I was also reminded of our mission during spring break when I, along with two other teachers, led 15 OVS students on a whirlwind tour of a dozen East Coast colleges and universities. Those visits included such academic titans as Harvard, Yale and Columbia University, but we also spent time at lesser-known schools such as Wesleyan University and UMass Lowell.
And all the time we talked fit. We asked students whether they could “see” themselves at these campuses, and what about those schools appealed to them or turned them off. In other words, we asked students whether they saw these campuses as good fits for their style of learning, their academic and social interests, and a myriad of personal considerations such as size, location and financial aid offerings.
Of course, I was also reminded of fit as National College Decision Day approached. May 1 marks the day that students across the country will make final choices about the schools they plan to attend next year, decisions that bring to a head the months-long, angst-ridden process of filling out applications, writing essays and culling college lists.
For the current crop of OVS seniors, these last few months have been all about finding the right fit. But just how do you measure fit?
A 2014 study by Purdue University and the Lumina Foundation, in conjunction with Gallup, arrived at the “Big Six” experiences that students should seek from any college or university they attend. Those experiences are:
• A professor who makes them excited about learning.
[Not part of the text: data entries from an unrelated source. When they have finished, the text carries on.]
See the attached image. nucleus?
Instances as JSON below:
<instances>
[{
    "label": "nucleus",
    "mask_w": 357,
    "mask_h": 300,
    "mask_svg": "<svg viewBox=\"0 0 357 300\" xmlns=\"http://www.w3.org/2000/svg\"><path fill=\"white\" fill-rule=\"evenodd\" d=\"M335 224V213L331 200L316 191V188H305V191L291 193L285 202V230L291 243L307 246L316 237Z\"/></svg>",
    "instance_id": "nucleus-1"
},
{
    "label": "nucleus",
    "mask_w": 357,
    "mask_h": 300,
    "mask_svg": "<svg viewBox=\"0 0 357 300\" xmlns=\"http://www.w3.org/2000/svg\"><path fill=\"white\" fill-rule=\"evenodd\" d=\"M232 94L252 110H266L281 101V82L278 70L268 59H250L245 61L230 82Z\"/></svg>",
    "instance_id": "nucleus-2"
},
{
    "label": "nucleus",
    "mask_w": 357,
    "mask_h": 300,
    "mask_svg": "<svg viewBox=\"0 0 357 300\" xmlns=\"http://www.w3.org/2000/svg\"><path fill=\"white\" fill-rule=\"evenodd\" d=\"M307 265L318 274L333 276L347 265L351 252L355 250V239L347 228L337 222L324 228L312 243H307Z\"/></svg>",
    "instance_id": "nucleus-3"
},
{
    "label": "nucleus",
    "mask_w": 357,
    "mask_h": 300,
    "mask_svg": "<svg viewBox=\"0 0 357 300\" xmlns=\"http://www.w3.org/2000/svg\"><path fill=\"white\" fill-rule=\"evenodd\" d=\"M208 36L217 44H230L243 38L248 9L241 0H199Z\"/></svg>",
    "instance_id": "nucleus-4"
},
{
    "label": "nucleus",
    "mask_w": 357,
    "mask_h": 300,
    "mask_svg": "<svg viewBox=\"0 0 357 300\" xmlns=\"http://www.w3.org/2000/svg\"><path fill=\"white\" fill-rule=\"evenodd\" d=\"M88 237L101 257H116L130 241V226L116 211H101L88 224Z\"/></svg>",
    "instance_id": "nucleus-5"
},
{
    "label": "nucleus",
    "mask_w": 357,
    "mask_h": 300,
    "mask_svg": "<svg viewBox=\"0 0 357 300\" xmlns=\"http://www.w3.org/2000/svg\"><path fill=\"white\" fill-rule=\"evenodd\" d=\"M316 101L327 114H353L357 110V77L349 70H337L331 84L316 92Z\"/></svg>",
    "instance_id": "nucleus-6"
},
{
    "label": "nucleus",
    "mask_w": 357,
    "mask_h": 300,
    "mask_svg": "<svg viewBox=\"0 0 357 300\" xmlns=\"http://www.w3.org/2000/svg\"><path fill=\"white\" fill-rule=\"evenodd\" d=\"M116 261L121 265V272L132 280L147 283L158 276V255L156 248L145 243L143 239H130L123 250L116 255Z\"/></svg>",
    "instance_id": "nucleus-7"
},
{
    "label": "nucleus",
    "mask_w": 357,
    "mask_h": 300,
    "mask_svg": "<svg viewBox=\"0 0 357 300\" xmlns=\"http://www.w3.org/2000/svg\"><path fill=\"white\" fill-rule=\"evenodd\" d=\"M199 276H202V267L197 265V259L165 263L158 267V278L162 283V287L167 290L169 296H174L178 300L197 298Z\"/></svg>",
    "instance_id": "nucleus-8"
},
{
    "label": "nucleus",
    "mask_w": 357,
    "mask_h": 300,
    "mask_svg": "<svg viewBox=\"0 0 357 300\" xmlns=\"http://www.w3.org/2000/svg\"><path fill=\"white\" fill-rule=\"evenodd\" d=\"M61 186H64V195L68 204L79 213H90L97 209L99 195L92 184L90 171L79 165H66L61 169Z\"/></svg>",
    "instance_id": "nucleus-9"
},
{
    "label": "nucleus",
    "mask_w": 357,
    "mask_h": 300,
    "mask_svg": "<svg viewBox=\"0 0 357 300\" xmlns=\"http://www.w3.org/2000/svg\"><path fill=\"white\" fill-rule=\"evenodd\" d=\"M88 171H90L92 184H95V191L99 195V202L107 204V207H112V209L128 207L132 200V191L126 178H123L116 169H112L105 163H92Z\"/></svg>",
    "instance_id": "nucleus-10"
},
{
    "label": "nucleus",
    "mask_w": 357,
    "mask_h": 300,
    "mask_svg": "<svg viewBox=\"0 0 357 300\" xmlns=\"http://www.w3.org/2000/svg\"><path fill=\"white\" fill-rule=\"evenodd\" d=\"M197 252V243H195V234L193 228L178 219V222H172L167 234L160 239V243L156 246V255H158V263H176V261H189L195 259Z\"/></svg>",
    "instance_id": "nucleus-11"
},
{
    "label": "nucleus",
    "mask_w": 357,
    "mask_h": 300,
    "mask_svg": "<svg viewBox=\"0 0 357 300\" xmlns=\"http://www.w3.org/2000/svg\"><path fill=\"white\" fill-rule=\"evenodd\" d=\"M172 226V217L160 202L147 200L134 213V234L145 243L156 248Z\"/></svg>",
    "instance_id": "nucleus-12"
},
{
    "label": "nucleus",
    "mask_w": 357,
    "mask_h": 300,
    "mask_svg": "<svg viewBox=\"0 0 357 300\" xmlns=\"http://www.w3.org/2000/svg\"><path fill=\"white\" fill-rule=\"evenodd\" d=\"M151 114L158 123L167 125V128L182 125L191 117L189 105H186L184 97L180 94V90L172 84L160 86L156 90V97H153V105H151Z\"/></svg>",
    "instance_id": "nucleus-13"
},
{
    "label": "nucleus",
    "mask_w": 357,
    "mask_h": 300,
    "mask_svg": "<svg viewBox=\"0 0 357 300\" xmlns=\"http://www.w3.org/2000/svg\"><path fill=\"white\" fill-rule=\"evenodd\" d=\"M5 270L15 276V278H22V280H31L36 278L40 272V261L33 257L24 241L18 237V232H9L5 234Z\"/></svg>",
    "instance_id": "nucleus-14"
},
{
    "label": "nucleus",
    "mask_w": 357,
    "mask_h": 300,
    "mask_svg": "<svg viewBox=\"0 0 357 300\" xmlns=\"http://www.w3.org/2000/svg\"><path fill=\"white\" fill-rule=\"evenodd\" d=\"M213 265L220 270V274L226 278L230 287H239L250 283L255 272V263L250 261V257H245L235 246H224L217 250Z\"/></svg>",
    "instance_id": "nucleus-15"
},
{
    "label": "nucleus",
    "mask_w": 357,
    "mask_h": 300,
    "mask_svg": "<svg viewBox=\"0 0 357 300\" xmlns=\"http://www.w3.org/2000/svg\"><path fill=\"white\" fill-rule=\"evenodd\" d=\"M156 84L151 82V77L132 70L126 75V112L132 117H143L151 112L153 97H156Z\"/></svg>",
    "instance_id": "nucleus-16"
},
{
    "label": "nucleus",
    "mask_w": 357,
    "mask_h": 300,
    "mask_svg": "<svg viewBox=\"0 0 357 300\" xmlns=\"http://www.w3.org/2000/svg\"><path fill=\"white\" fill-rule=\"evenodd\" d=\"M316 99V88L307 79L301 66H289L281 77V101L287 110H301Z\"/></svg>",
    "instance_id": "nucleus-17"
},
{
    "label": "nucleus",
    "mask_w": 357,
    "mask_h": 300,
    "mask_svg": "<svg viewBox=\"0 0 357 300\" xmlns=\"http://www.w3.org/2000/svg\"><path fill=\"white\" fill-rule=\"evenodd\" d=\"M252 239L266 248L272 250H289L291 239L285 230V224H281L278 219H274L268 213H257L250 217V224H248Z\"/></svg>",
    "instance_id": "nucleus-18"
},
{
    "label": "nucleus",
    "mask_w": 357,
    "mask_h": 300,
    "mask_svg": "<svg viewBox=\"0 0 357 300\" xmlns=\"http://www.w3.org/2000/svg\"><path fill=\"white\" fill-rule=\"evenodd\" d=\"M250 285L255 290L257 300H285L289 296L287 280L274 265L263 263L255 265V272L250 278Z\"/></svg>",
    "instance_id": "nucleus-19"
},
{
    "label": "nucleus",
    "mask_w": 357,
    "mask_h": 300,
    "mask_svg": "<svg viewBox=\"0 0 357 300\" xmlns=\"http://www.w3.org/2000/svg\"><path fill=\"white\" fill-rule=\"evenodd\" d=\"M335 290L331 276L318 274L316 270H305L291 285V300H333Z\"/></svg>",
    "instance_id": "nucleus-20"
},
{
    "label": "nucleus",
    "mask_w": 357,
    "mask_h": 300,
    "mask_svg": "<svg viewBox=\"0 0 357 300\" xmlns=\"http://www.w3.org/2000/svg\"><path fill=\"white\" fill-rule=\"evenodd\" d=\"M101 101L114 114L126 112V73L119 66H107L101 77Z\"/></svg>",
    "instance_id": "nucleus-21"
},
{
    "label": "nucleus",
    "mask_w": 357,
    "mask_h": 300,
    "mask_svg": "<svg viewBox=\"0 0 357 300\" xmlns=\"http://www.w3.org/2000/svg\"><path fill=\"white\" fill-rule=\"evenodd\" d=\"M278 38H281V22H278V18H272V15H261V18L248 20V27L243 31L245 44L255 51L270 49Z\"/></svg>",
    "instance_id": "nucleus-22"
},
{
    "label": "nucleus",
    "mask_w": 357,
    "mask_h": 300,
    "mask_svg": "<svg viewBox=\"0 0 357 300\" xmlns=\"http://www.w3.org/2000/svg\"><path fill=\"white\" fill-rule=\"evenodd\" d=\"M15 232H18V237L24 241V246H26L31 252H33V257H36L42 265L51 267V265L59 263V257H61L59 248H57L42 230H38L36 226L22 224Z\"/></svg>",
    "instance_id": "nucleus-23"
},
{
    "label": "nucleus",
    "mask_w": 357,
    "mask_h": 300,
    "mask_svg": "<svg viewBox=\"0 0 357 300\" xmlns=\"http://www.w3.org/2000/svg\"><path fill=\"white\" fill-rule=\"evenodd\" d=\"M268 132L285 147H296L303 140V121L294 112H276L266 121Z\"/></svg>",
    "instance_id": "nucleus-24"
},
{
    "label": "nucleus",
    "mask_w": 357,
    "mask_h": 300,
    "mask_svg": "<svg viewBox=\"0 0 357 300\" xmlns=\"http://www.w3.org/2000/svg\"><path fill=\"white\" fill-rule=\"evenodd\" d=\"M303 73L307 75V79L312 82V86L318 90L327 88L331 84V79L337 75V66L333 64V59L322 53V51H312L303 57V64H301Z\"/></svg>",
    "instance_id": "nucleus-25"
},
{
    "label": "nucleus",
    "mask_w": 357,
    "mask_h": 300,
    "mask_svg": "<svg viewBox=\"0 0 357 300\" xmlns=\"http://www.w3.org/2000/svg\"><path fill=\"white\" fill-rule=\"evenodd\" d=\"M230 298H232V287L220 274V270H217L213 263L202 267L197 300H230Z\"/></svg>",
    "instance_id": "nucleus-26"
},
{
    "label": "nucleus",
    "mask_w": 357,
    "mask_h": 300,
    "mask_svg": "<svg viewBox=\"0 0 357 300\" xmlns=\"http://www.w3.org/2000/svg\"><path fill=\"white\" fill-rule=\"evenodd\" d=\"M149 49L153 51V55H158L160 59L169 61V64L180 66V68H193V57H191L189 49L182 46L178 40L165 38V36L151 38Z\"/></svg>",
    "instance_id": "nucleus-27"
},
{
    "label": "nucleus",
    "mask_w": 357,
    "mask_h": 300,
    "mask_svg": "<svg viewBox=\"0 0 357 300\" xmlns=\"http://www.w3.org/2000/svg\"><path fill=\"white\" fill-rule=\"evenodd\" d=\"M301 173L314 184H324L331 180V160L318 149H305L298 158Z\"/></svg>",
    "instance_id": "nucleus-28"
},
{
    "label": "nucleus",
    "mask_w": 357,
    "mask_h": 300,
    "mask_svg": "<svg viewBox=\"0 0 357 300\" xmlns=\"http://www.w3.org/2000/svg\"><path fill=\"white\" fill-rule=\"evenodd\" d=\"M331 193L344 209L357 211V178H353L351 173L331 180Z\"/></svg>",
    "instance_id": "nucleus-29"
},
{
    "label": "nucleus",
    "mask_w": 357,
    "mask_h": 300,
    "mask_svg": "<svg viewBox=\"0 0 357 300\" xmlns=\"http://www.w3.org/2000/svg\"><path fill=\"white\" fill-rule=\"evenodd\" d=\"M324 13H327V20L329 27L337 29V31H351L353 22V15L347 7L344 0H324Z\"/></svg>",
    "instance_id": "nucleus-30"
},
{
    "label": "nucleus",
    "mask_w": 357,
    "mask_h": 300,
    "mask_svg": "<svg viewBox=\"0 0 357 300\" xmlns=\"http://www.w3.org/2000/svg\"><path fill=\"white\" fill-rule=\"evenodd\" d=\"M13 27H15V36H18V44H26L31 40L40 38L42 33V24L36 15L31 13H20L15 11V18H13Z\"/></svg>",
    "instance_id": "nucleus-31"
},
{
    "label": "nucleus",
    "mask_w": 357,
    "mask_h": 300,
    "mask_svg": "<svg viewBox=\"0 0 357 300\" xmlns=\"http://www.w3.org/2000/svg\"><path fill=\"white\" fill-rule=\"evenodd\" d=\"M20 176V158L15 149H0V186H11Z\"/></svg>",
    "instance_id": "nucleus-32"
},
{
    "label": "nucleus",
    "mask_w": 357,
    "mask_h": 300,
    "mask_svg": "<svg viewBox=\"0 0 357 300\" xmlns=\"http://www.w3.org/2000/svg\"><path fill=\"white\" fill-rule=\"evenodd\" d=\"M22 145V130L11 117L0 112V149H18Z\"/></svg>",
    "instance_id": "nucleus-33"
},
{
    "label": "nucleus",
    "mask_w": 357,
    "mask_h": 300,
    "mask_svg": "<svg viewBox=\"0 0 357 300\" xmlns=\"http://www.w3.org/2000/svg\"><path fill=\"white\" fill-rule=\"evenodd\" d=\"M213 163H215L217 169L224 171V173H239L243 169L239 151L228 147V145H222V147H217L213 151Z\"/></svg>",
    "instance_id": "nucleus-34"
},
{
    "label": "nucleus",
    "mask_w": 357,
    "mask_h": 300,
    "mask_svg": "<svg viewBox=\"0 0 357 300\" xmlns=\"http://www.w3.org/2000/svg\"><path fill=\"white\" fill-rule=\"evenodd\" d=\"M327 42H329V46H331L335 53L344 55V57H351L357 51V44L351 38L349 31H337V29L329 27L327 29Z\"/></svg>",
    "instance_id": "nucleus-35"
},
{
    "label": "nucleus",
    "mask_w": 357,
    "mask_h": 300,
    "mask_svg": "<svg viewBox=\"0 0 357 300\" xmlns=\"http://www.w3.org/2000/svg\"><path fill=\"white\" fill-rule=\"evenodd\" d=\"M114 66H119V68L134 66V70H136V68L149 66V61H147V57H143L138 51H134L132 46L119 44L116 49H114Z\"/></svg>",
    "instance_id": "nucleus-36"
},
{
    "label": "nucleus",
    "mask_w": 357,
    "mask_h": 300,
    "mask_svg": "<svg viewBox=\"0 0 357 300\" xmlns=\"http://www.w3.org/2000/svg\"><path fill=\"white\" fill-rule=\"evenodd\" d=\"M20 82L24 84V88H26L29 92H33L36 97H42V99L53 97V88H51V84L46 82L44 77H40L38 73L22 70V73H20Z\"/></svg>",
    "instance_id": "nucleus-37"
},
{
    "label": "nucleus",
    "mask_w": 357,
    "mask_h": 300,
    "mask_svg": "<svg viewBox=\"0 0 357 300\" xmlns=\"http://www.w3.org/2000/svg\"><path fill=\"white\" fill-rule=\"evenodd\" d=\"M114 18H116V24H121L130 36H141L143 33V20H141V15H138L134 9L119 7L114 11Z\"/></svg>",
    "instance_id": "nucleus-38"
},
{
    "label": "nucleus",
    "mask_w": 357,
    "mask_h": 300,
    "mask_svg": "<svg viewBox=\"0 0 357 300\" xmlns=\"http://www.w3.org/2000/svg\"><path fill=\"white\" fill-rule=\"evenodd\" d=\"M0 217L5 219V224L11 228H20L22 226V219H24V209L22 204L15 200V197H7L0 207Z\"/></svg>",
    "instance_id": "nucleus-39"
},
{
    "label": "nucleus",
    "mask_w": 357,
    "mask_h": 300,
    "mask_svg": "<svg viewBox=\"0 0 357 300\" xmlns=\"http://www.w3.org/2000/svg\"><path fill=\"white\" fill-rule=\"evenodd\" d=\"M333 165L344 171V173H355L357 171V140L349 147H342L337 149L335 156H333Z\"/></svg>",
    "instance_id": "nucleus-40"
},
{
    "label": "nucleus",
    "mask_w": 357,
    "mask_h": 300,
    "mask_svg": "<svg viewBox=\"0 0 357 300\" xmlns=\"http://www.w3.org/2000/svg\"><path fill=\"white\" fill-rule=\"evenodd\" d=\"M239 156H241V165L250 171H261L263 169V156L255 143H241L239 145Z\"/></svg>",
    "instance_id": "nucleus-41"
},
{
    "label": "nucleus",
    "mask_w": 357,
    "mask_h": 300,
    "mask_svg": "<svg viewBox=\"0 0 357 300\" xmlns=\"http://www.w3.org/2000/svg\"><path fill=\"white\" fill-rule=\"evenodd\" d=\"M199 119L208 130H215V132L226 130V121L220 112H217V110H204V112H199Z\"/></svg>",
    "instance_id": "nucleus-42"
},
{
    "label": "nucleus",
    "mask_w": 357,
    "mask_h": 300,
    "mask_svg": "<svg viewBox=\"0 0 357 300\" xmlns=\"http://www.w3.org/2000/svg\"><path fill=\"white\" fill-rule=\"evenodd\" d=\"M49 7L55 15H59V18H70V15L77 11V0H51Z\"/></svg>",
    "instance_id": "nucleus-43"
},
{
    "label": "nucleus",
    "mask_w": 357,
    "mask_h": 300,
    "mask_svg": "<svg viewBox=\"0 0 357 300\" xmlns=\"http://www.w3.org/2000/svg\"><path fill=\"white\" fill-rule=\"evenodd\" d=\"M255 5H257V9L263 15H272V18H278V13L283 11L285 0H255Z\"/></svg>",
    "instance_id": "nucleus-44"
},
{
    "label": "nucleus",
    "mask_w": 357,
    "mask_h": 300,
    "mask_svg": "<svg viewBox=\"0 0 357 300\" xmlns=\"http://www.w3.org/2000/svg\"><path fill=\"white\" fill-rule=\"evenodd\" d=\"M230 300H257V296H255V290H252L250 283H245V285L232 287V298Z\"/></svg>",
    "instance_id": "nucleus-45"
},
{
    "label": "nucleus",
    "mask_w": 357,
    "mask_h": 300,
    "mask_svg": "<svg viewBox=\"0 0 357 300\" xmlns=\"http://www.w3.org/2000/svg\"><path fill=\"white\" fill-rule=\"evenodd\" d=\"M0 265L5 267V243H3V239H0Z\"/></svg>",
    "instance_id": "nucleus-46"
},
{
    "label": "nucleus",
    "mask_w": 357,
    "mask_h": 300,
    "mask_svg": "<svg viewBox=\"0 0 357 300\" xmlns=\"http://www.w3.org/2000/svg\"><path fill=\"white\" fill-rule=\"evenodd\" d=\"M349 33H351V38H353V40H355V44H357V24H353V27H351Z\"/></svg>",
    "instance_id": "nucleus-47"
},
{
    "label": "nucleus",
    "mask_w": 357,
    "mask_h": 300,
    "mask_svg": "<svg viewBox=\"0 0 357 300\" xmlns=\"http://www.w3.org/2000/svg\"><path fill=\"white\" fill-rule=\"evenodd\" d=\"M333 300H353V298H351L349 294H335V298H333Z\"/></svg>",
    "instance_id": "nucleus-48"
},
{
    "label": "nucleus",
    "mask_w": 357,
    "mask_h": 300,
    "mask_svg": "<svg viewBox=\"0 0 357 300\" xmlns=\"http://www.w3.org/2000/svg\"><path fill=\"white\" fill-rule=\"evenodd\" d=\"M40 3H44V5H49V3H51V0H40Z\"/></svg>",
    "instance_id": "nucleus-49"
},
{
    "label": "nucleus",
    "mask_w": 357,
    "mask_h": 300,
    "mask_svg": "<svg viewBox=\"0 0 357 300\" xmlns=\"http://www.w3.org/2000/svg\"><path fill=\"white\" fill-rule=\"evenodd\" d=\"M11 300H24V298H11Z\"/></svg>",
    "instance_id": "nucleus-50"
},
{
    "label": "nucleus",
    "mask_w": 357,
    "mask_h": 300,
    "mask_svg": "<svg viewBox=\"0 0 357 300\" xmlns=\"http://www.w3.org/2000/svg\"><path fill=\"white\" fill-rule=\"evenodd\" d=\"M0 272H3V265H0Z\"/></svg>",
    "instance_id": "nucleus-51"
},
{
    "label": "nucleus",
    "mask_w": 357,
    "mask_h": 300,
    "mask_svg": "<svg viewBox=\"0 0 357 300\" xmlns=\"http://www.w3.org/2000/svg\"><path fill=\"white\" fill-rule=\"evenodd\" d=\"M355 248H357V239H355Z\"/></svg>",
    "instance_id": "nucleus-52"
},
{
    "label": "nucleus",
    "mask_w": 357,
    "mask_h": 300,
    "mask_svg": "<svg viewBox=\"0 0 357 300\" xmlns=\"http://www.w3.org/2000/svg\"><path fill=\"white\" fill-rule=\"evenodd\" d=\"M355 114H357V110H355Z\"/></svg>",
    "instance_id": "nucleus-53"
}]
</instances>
• A professor who cares about them as a person.
• A mentor who encourages them to pursue their goals and dreams.
• Opportunities to work on a long-term project.
• A job or internship where they can apply what they learn in the classroom.
• Opportunities to be extremely active in extracurricular activities and organizations.
When talking fit, this isn’t a bad place to start. And if you talk to Miles, you’ll find he was able to check off every one of those criterion during his four years at the University of Redlands.
“I loved Redlands because it gave me so many opportunities,” Miles said. “It introduced me to incredible people and allowed me to have amazing experiences I don’t think I would have had at any of the other colleges I applied to.”
All of our students should be so lucky. And that’s our mission at the college counseling office.